All the techniques and choices are carefully motivated and explained in (i) and (ii). Therefore, for the MCF7 cell line, we kept our comments much more compact, without explaining once again our decisions.

  • 01-DropSeq folder:

    1. HCC1806_dropseq.ipynb: EDA and training for the HCC1806 cell line.
    2. MCF7_dropseq.ipynb: same as (v), but MCF7 cell line.

The additional-data folder contains data and pictures used during the project.

The original data used for the project are private and will not be published.

We stress once again the importance of reading the files in the order presented above. Not doing so will very likely result in a big confusion for the reader.

Why Such a Structure?

On the one hand, we understand that structuring the project with this format might slow down the process of reading and understanding all at once. On the other, we believe that it's the setup that gives the most credit to our work, as we have put a lot of effort into doing the best work we could, despite the time and domain-knowledge constraints, while keeping the comments short enough as to be both well descriptive and not excessively long.

■ ■ ■

> [WHAT THIS TASK INVOLVES]: Rewrite the part of the repository notes above that begins with "1. HCC1806_dropseq.ipynb: EDA" and ends after "during the project.", replacing "cell line" with "cell type" wherever it occurs.

> [DATA EXTRACTS]:

■ ■ ■

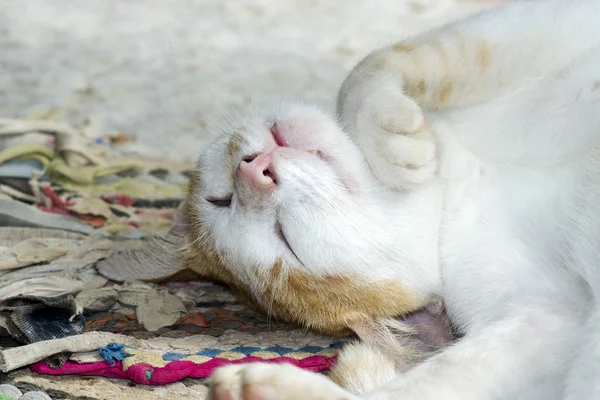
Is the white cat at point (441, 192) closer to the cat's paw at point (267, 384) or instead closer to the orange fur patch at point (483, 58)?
the orange fur patch at point (483, 58)

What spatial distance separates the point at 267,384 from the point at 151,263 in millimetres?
861

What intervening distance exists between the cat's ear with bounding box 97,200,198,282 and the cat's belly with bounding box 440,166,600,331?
26.2 inches

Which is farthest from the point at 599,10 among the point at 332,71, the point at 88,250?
the point at 332,71

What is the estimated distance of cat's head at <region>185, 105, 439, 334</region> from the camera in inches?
63.9

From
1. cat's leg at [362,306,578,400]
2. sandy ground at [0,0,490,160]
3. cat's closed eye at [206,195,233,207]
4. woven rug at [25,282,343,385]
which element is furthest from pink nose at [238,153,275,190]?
sandy ground at [0,0,490,160]

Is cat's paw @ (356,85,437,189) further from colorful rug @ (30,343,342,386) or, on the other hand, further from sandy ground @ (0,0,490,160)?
sandy ground @ (0,0,490,160)

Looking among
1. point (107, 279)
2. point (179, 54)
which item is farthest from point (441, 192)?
point (179, 54)

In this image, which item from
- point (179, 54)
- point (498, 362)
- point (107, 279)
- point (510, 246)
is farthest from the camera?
point (179, 54)

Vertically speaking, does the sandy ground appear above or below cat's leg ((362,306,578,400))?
above

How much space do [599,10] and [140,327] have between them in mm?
1201

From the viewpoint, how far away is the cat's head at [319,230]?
1623mm

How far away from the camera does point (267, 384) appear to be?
1199 millimetres

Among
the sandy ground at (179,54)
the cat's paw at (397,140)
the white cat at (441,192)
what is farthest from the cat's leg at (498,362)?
the sandy ground at (179,54)

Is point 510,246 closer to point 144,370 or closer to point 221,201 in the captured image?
point 221,201
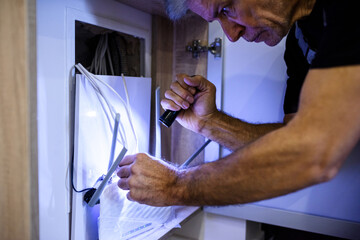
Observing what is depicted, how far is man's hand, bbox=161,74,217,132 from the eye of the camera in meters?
0.90

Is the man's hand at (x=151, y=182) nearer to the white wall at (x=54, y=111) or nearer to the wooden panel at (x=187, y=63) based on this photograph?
the white wall at (x=54, y=111)

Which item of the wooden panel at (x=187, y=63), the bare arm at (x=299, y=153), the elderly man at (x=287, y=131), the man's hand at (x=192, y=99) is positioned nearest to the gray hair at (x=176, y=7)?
the elderly man at (x=287, y=131)

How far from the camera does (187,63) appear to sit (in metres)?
1.15

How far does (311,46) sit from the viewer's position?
2.65 ft

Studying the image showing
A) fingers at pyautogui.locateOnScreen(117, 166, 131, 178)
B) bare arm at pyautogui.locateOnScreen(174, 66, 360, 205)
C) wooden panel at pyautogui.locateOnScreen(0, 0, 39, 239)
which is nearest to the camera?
bare arm at pyautogui.locateOnScreen(174, 66, 360, 205)

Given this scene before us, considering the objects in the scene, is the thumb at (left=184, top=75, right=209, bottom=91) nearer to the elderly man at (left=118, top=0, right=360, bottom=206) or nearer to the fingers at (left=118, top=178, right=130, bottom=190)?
the elderly man at (left=118, top=0, right=360, bottom=206)

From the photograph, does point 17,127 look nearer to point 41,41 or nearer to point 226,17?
point 41,41

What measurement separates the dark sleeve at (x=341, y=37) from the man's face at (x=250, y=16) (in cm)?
18

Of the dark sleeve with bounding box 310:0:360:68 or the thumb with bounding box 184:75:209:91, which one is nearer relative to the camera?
the dark sleeve with bounding box 310:0:360:68

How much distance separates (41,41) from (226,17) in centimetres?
43

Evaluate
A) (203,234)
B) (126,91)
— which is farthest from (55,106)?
(203,234)

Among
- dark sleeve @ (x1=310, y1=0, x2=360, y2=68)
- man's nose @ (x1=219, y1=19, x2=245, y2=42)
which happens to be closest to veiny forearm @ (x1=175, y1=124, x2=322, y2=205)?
dark sleeve @ (x1=310, y1=0, x2=360, y2=68)

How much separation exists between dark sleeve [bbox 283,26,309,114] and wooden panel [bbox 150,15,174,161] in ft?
1.36

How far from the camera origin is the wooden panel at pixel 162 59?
109 centimetres
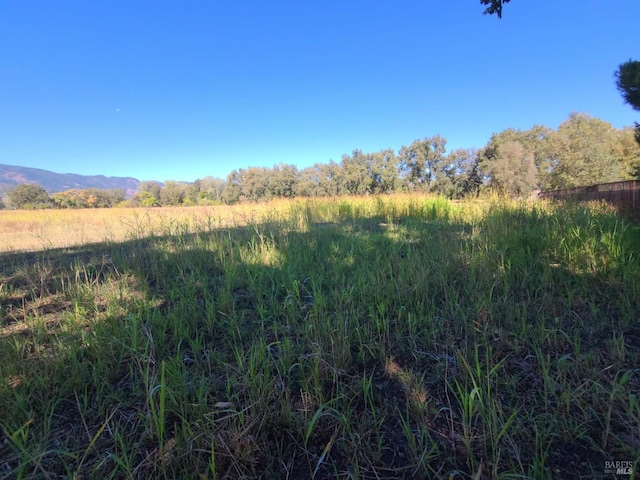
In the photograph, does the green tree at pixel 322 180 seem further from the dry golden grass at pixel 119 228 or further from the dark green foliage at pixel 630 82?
the dark green foliage at pixel 630 82

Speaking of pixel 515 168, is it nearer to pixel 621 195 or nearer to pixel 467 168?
pixel 467 168

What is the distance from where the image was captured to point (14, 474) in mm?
929

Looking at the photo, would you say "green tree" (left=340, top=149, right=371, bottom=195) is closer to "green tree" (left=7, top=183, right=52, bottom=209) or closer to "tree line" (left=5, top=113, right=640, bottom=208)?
"tree line" (left=5, top=113, right=640, bottom=208)

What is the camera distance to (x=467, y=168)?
37906mm

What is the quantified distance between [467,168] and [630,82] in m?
36.2

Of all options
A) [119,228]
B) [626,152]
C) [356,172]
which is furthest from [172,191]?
[626,152]

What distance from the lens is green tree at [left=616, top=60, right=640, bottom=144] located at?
5.17 meters

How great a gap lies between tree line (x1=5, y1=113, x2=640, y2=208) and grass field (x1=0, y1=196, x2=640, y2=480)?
13.1 metres

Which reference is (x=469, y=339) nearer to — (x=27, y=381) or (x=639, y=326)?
(x=639, y=326)

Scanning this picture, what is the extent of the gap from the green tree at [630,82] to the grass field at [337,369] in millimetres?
4929

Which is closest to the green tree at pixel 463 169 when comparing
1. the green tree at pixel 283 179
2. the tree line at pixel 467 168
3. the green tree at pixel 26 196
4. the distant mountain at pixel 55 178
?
the tree line at pixel 467 168

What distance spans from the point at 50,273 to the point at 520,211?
6056mm

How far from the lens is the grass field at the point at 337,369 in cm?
95

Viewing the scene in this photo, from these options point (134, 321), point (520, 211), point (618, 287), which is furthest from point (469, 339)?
point (520, 211)
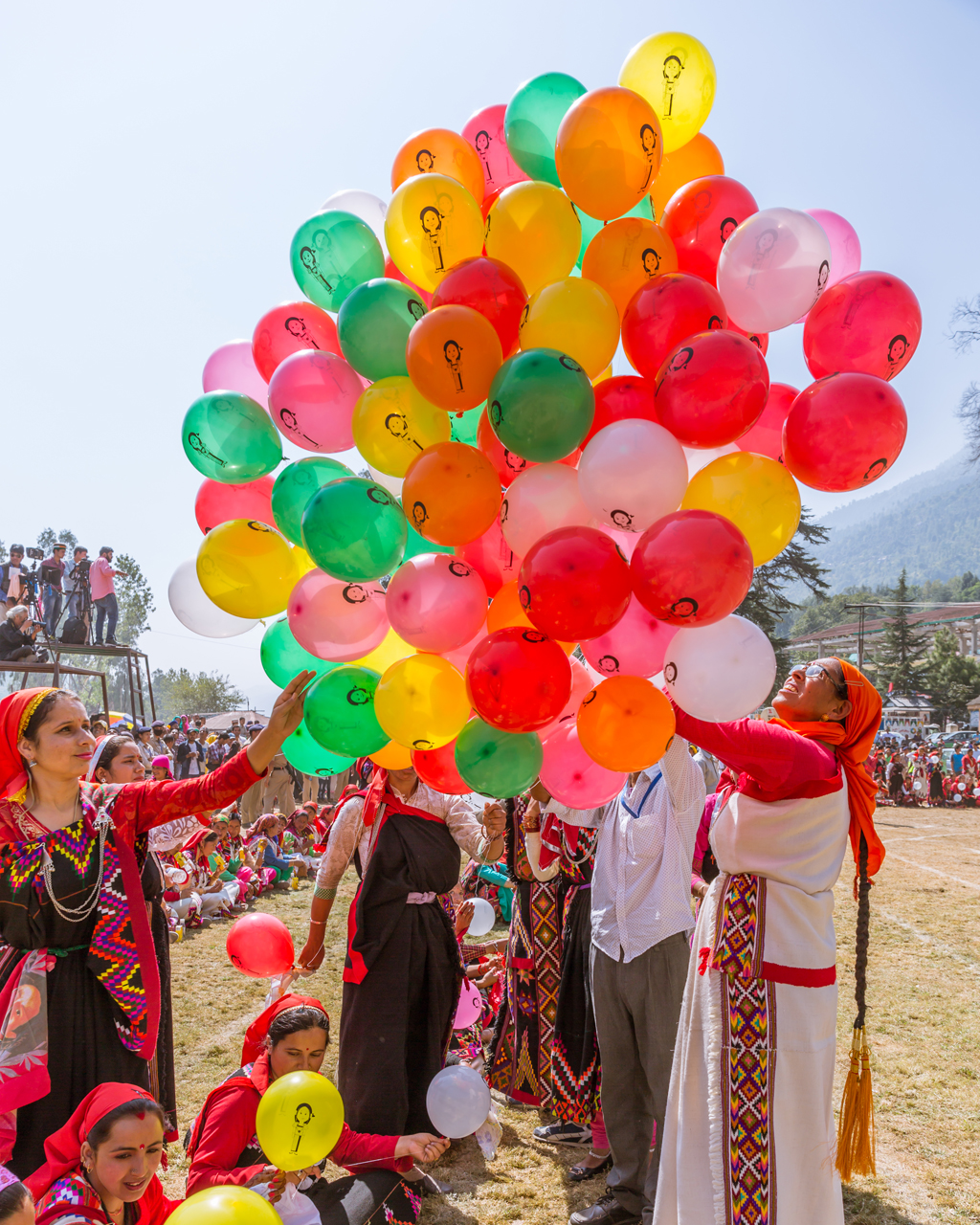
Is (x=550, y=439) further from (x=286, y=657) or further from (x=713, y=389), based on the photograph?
(x=286, y=657)

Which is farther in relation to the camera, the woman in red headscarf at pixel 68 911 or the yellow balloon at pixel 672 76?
the yellow balloon at pixel 672 76

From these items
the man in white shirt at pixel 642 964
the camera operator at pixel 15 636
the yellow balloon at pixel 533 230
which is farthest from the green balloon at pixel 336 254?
the camera operator at pixel 15 636

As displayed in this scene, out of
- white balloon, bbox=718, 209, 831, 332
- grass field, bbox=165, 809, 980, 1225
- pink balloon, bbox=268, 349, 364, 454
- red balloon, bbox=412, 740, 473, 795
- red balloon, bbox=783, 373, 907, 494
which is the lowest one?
grass field, bbox=165, 809, 980, 1225

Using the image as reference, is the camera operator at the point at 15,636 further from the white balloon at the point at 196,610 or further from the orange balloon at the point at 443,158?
the orange balloon at the point at 443,158

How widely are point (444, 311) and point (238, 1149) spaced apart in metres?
2.51

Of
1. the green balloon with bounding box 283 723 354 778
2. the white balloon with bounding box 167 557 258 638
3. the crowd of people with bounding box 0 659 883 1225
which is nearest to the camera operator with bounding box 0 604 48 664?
the crowd of people with bounding box 0 659 883 1225

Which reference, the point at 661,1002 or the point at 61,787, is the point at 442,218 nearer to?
the point at 61,787

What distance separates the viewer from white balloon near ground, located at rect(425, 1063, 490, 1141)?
2705 millimetres

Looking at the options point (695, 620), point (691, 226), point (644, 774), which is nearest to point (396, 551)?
point (695, 620)

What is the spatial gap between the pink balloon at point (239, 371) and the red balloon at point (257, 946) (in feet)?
6.06

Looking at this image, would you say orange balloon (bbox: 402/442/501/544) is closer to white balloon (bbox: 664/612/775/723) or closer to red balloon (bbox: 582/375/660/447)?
red balloon (bbox: 582/375/660/447)

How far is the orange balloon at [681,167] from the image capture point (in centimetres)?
258

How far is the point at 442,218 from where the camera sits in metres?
2.33

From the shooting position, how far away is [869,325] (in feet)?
7.05
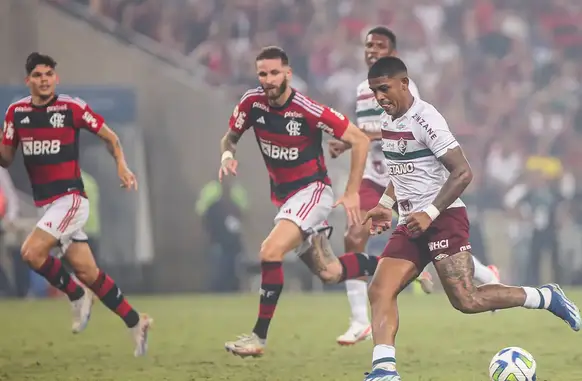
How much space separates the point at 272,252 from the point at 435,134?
83.8 inches

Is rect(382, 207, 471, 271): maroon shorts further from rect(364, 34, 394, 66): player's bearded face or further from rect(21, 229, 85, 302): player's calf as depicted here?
rect(21, 229, 85, 302): player's calf

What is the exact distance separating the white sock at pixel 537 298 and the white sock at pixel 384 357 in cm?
106

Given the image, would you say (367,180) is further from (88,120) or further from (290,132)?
(88,120)

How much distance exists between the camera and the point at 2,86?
17.6 meters

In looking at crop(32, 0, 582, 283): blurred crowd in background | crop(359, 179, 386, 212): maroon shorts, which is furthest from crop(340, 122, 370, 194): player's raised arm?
crop(32, 0, 582, 283): blurred crowd in background

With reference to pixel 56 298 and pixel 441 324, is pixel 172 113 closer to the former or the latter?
pixel 56 298

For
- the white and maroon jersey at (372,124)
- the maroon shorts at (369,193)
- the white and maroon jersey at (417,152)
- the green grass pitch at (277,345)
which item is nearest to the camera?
the white and maroon jersey at (417,152)

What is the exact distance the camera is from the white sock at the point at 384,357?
6500mm

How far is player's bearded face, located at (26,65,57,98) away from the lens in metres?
9.09

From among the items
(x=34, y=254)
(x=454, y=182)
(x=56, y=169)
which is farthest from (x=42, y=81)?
(x=454, y=182)

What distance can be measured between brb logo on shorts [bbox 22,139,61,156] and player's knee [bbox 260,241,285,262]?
6.42 feet

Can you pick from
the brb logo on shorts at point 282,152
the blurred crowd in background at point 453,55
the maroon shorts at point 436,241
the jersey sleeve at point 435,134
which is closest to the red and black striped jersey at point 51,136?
the brb logo on shorts at point 282,152

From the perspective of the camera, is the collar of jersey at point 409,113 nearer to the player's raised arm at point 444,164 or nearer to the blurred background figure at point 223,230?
the player's raised arm at point 444,164

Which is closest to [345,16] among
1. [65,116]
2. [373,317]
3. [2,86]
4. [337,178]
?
[337,178]
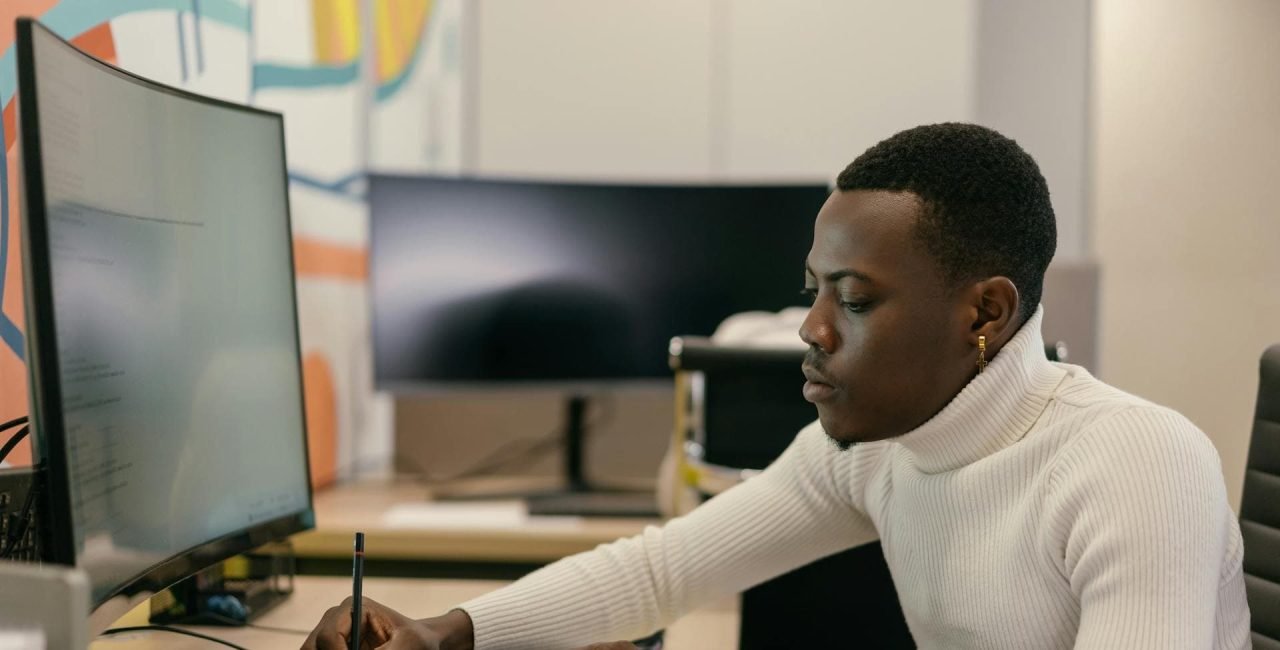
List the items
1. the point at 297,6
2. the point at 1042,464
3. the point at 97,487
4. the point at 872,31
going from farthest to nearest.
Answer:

■ ■ ■

> [ANSWER TO THE EXERCISE]:
1. HCC1806_dropseq.ipynb: EDA and training for the HCC1806 cell type.
    2. MCF7_dropseq.ipynb: same as (v), but MCF7 cell type.

The additional-data folder contains data and pictures used during the project.